ICPSR's Approaches to Confidentiality
The success of social science research relies on participants’ willingness to engage in the research process. People often participate in research projects under an assumption that their responses will be kept confidential and will not be linked back to them. Thus, it is critically important to protect the identities of research participants. One way to protect participants’ identities is by assessing each study’s disclosure risk, which is the degree of risk that a data record from a study could be linked to a specific person or organization, thereby revealing information that otherwise would not be known or known with as much certainty. Concerns about disclosure risk have grown as more datasets have become available online and it has become increasingly easy to link data. ICPSR is committed to preserving the confidentiality of respondents and works to ensure that the appropriate level of confidentiality remains intact for all of its data holdings.
Preserving Respondent Confidentiality
Confidentiality, Informed Consent, and Data Sharing
Protection of respondent confidentiality is a core tenet of responsible research practice that begins with obtaining informed consent. Informed consent is a process of communication between a participant and researcher which enables the participant to decide voluntarily whether or not to participate in a study. Human subjects involved in a project must participate willingly and be adequately informed about the research. The informed consent must include a statement describing how the confidentiality of subject records will be maintained. However, it is also important that informed consent be written in a way that does not unduly limit an investigator’s discretion to share data with the research community. View recommended informed consent language for data sharing.
Confidentiality and IRBs
Institutional Review Boards (IRBs) take different approaches to secondary analysis of research datasets such as those distributed on ICPSR’s website.
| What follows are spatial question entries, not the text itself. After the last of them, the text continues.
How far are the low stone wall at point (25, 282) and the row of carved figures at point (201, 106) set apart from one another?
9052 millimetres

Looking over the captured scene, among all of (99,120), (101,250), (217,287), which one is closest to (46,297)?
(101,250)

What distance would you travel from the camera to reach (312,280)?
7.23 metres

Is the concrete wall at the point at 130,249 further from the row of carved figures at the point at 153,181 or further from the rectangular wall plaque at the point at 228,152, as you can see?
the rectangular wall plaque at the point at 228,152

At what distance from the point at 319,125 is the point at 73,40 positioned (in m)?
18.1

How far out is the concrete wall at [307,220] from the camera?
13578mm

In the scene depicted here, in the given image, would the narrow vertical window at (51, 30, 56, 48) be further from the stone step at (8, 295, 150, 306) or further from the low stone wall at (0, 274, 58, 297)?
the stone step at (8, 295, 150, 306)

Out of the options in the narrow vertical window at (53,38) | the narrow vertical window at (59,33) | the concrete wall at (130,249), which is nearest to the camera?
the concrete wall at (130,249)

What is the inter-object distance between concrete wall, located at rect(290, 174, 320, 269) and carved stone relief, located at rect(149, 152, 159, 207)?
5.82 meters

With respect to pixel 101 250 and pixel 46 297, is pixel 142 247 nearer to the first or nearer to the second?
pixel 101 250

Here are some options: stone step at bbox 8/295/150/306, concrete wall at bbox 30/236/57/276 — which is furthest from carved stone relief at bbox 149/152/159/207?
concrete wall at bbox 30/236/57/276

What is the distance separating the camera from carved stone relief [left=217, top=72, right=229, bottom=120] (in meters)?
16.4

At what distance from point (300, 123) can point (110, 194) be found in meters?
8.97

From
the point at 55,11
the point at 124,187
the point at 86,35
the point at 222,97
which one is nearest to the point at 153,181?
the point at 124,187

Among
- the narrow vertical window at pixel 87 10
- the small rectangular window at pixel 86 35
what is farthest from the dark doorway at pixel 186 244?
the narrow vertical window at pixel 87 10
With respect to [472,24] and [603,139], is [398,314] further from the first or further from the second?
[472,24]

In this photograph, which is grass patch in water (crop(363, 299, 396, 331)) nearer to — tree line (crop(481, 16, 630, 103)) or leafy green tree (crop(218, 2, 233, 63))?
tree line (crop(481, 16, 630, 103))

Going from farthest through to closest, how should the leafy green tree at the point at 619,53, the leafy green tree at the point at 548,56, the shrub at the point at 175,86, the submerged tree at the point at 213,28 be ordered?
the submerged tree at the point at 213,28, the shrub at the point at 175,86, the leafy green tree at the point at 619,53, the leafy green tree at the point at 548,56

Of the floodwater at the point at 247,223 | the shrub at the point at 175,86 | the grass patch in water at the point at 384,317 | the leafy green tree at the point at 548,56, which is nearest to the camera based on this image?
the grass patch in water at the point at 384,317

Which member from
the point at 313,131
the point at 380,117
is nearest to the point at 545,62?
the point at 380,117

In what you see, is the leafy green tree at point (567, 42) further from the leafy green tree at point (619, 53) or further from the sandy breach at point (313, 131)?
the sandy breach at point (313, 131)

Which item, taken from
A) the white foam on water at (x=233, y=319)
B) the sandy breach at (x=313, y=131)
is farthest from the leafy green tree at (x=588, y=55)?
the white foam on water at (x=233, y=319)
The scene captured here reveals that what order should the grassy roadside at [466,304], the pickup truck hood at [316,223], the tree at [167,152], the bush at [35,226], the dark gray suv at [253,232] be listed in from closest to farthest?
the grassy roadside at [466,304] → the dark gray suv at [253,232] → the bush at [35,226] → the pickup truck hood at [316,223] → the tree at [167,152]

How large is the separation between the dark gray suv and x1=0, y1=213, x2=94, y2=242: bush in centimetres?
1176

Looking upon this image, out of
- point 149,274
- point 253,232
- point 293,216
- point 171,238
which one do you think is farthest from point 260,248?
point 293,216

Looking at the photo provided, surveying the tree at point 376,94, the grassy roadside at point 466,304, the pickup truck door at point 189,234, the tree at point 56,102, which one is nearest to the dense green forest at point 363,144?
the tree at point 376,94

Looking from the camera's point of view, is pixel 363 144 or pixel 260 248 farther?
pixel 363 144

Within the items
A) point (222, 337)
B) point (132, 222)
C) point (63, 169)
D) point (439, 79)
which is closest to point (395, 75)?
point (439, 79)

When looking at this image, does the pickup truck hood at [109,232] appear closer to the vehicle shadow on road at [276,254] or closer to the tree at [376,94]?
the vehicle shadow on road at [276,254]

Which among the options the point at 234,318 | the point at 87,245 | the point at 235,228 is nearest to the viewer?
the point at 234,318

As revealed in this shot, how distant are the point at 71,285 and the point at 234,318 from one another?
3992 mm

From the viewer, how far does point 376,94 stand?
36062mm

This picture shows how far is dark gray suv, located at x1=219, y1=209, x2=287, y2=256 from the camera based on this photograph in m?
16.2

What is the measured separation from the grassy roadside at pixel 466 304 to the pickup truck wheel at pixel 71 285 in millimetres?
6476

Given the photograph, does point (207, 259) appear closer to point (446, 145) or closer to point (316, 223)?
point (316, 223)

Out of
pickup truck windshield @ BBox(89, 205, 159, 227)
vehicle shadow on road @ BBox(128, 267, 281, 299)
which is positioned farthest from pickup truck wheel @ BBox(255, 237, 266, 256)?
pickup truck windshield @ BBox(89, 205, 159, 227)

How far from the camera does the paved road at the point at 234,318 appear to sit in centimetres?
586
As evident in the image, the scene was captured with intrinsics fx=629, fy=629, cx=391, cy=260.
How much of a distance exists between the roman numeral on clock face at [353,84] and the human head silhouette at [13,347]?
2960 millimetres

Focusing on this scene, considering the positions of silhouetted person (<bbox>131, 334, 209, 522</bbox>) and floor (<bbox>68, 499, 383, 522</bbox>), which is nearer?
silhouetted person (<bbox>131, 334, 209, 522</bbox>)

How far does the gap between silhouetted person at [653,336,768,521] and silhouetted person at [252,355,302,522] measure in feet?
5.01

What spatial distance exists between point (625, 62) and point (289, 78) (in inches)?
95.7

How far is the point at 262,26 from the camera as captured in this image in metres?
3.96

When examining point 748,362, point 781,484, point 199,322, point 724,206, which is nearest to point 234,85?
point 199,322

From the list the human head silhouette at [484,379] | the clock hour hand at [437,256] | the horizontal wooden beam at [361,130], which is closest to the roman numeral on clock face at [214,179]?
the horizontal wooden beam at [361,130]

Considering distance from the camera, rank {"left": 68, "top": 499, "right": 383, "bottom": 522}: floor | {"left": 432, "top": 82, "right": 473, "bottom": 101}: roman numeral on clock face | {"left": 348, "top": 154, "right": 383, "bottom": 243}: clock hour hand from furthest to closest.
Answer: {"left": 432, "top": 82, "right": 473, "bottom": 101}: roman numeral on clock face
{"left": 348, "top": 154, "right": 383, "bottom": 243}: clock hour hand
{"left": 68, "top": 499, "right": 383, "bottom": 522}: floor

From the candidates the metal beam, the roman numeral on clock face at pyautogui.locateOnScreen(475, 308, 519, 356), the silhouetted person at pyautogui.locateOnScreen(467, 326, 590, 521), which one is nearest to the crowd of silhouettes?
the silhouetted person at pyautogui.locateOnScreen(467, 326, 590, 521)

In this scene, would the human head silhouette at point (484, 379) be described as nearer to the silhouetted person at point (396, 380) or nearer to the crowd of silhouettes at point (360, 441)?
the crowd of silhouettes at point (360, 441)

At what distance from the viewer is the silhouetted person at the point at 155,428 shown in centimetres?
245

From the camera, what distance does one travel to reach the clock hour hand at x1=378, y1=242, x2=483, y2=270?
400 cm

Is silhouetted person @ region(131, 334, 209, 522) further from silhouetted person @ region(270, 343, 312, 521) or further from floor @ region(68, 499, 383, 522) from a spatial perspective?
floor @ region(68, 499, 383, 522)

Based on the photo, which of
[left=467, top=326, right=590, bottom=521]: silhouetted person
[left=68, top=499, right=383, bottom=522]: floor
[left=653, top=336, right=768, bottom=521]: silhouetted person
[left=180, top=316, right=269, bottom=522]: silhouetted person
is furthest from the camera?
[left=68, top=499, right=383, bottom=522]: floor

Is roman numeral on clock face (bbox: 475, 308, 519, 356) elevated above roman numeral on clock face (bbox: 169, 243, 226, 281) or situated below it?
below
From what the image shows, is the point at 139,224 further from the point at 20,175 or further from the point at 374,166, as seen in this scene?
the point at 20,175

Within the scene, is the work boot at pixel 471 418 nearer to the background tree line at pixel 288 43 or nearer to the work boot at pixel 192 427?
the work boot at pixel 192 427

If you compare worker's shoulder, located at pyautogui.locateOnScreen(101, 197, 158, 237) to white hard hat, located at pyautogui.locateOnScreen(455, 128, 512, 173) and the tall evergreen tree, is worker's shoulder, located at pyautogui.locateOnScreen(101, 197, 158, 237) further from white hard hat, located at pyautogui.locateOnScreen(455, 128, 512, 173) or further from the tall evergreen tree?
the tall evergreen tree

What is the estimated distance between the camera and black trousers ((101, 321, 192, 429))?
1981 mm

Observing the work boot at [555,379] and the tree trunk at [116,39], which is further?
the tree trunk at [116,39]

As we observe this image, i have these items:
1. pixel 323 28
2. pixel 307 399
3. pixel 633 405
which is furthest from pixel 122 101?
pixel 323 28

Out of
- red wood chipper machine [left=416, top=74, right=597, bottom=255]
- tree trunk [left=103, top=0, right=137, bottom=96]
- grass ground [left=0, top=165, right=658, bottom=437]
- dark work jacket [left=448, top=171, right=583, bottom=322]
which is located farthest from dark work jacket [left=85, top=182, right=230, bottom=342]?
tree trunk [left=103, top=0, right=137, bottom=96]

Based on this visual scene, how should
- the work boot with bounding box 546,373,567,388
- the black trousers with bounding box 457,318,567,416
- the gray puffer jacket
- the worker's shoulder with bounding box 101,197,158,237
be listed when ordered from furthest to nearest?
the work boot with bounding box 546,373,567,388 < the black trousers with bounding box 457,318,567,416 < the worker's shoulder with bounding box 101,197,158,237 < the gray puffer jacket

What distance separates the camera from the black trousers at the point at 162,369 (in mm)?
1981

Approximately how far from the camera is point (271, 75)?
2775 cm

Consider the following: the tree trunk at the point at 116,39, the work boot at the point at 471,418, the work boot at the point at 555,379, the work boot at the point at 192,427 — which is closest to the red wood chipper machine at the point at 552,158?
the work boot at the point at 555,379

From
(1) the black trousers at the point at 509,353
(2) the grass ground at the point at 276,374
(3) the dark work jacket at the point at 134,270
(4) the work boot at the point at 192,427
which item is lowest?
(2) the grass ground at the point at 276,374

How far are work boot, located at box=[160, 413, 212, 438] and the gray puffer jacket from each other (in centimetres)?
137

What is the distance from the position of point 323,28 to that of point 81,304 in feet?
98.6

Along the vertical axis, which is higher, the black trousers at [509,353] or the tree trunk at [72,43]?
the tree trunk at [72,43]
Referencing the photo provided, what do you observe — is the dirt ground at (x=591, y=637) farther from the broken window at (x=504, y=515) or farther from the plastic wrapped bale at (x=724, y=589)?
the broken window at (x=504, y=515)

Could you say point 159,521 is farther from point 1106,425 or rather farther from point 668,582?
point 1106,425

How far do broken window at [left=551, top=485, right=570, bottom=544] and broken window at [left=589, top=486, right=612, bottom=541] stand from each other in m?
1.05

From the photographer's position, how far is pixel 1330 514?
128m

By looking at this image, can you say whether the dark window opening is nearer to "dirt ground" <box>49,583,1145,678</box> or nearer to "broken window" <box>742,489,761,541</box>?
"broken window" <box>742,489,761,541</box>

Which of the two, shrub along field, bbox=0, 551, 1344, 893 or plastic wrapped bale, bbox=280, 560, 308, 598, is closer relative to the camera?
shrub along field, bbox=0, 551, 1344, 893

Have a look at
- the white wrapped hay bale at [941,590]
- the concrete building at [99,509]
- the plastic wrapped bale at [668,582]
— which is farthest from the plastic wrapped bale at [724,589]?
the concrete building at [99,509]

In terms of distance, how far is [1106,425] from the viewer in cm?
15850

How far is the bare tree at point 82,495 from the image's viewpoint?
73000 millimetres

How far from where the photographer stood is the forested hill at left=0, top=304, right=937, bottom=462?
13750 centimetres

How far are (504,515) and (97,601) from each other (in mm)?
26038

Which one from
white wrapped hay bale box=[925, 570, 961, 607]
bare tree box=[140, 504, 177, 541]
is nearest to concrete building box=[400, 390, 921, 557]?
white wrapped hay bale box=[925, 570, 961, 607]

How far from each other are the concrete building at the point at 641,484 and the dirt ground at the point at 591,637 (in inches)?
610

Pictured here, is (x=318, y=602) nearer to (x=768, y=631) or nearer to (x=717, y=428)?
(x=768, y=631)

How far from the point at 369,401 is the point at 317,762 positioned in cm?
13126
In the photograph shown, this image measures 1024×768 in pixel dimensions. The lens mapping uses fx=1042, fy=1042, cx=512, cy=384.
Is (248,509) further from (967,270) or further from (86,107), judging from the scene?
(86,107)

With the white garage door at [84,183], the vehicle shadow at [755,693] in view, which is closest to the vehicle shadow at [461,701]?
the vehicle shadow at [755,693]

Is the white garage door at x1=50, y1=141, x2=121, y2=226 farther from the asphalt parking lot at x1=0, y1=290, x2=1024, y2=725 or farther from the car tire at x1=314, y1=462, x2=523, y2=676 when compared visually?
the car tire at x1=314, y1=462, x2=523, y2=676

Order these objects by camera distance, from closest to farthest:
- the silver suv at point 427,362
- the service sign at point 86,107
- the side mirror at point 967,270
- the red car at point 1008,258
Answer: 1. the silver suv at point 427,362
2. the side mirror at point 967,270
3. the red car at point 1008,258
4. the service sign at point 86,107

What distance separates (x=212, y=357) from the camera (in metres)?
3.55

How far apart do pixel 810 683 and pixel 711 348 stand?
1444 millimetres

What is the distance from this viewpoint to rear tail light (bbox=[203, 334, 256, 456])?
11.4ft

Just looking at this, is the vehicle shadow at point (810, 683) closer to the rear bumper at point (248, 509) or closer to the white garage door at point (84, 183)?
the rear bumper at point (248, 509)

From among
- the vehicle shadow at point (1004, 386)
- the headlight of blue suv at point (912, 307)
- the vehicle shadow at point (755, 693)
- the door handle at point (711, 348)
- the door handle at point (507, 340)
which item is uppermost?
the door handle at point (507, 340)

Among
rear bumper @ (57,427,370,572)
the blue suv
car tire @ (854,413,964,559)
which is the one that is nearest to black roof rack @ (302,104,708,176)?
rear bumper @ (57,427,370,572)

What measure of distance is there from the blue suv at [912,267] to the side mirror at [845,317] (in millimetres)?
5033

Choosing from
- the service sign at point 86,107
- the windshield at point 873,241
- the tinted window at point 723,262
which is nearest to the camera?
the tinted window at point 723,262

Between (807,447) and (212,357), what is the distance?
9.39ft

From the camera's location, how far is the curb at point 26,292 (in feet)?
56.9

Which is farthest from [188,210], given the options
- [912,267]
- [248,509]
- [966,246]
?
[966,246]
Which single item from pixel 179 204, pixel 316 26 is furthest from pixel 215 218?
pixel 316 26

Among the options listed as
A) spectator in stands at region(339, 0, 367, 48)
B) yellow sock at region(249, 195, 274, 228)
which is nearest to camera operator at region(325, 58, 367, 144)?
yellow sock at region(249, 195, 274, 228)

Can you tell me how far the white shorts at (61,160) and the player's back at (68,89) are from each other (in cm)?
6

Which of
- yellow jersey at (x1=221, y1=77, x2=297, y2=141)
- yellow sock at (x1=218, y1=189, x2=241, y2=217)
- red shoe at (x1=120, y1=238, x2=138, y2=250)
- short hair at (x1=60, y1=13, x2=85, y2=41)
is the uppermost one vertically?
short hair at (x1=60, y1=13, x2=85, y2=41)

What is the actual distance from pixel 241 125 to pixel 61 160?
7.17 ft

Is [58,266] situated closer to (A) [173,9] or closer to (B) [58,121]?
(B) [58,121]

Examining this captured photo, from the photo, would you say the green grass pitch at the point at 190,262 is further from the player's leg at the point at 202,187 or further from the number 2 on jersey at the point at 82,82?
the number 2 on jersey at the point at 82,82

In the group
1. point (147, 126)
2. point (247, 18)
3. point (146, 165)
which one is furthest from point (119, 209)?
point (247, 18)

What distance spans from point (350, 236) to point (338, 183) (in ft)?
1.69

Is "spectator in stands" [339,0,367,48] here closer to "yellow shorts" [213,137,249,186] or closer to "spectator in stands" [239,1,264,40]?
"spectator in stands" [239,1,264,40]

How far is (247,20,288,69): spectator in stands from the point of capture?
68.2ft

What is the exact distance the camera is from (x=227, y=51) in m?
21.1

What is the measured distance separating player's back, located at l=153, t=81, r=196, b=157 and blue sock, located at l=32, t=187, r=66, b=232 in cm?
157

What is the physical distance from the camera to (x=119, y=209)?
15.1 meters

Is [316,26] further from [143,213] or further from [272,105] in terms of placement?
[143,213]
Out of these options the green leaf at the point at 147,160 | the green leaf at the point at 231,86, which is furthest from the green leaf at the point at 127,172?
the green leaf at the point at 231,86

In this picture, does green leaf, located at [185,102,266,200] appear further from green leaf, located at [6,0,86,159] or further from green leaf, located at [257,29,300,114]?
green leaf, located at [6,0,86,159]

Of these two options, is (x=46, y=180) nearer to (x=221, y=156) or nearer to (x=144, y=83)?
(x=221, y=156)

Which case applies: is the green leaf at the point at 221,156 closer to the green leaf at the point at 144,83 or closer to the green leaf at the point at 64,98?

Some institutions require IRB review of proposals to analyze secondary data. Other institutions provide IRB exemption for projects involving secondary data if the data were acquired from preapproved sources such as ICPSR. Other institutions are establishing unique policies to address these issues. Learn more about Institutional Review Boards.
Identifiers
Two kinds of variables often found in social science data present problems that could endanger research subjects’ confidentiality: direct identifiers and indirect identifiers. Data depositors are asked to review their data and documentation for information that could identify respondents.
Direct identifiers are variables that point explicitly to particular individuals or units. Examples include:
- Names
- Addresses, including ZIP and other postal codes
- Telephone numbers, including area codes
- Social Security numbers
- Other linkable numbers such as driver’s license numbers, certification numbers, etc.
Indirect identifiers are variables that can be problematic as they may be used together or in conjunction with other information to identify individual respondents. Examples include:
- Detailed geographic information (e.g., state, county, province, or census tract of residence)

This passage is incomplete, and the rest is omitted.